We Need the Creeds
The Purpose and Necessity for the Creeds
One doesn't have to go far to see the confusion the world has in regard to what a Christian believes. Social media and newsroom scandal have left our culture with tremendous distrust for organization. I have heard debate against the validity and content of Scripture. Declining church attendance in our communities bear witness to the common disdain for piety. The prospect of affirming any particular creed is swallowed up by our individualistic claims that, "My god doesn't do that." To refute these individually, is like cutting the ropes of a trapeze and leaving no safety net. The acrobat is doomed to find another heresy to which to cling or fall to his death. This is the work of the Creeds. Amidst diverse heresy the early church found unity in the ministry of Christ and affirmed it with collective adherence to a creed.

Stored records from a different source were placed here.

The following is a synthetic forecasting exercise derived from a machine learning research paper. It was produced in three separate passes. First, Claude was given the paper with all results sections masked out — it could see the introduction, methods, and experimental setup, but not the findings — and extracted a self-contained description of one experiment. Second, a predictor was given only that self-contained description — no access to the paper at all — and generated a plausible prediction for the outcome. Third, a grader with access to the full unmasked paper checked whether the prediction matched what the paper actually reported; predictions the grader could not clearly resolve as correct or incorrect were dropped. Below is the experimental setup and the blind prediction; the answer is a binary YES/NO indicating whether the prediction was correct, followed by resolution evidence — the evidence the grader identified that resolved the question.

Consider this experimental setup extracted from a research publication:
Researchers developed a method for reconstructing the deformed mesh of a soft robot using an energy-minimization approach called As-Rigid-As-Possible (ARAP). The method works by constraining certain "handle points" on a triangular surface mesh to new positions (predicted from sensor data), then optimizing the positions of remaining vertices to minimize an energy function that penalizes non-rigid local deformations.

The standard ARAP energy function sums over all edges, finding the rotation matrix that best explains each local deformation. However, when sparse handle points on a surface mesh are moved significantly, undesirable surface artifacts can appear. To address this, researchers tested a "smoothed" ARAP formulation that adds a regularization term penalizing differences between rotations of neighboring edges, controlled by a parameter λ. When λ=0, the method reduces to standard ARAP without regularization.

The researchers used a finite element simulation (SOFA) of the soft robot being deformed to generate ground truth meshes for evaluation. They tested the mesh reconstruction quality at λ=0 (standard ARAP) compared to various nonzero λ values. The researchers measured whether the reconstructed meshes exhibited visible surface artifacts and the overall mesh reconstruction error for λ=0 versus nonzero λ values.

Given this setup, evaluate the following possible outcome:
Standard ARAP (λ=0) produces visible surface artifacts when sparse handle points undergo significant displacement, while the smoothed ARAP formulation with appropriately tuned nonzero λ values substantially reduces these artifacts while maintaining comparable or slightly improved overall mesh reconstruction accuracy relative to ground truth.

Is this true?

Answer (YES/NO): YES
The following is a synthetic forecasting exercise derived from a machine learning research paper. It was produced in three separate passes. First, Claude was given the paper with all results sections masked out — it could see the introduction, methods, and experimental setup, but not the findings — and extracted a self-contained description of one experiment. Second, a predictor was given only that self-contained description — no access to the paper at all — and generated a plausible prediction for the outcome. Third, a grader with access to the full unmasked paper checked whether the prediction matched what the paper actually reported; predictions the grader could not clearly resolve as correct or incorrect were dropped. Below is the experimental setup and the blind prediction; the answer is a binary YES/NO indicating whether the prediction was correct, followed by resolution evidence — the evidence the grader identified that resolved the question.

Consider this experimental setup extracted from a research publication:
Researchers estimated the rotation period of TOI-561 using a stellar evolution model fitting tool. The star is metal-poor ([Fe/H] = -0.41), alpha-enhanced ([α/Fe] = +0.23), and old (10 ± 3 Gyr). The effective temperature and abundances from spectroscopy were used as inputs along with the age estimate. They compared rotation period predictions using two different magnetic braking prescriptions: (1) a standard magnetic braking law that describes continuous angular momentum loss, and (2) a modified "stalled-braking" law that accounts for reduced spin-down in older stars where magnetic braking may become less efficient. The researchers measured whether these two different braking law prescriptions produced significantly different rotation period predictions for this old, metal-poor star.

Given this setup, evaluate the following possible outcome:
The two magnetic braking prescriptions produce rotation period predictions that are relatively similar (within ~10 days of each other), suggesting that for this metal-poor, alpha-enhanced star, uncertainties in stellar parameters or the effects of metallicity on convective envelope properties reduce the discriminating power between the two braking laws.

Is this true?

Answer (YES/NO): YES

The culprits of the day were Marcion and Gnosticism. In these, various attempts were made to explain away the intricate relationship between the material world and the divine. They would go to such lengths as publishing their own gospels (never claiming them to be one with Scripture), and rewriting scripture to fit their beliefs. The heresy is too deep and widespread to divulge hear or refute individually. Finally, the church would holistically respond.
Christianity at large needed to distinguish what writings would be authoritative, thus the Canon was recognized. They would need to establish its validity, affirming its direct link to the Apostles and their teaching. At last they would refute heretical thought, such as denying the Trinity, and make public profession of all of the above; this came in the form of the Creeds. The Apostles' Creed would serve to confirm or refute the belief of those traveling believers along the Roman roads. Early catechumens, candidates for baptism, would answer in the affirmative when asked publicly if they believed in each article of the Creed. This would preserve the doctrine of the Church and become foundational of the adherent's faith.
Today, we have the opportunity to enjoy the work of such diligent refuters of poor doctrine. Our ability to worship God in undistorted faithfulness to Scripture comes as a result. However, it seems our failure to continue reverence for these creeds of the early church may indeed result in an undoing of the protection they afforded. If you are one who struggles with the diversity of the many Truth claims of our day, find solace in this Creed. Resolve comes not in personalized belief but in the unity of the Gospel for all people.
 Justo Gonzalez. The Story of Christianity, vol. I, The Early Church to the Dawn of the Reformation. (New York: HarperCollins, 2010), 72-73.
 Ibid., 76.
 Ibid., 75-77.
 cf. Michael Green. Evangelism in the Early Church, (Grand Rapids: Eerdmans, 2004), 32-33.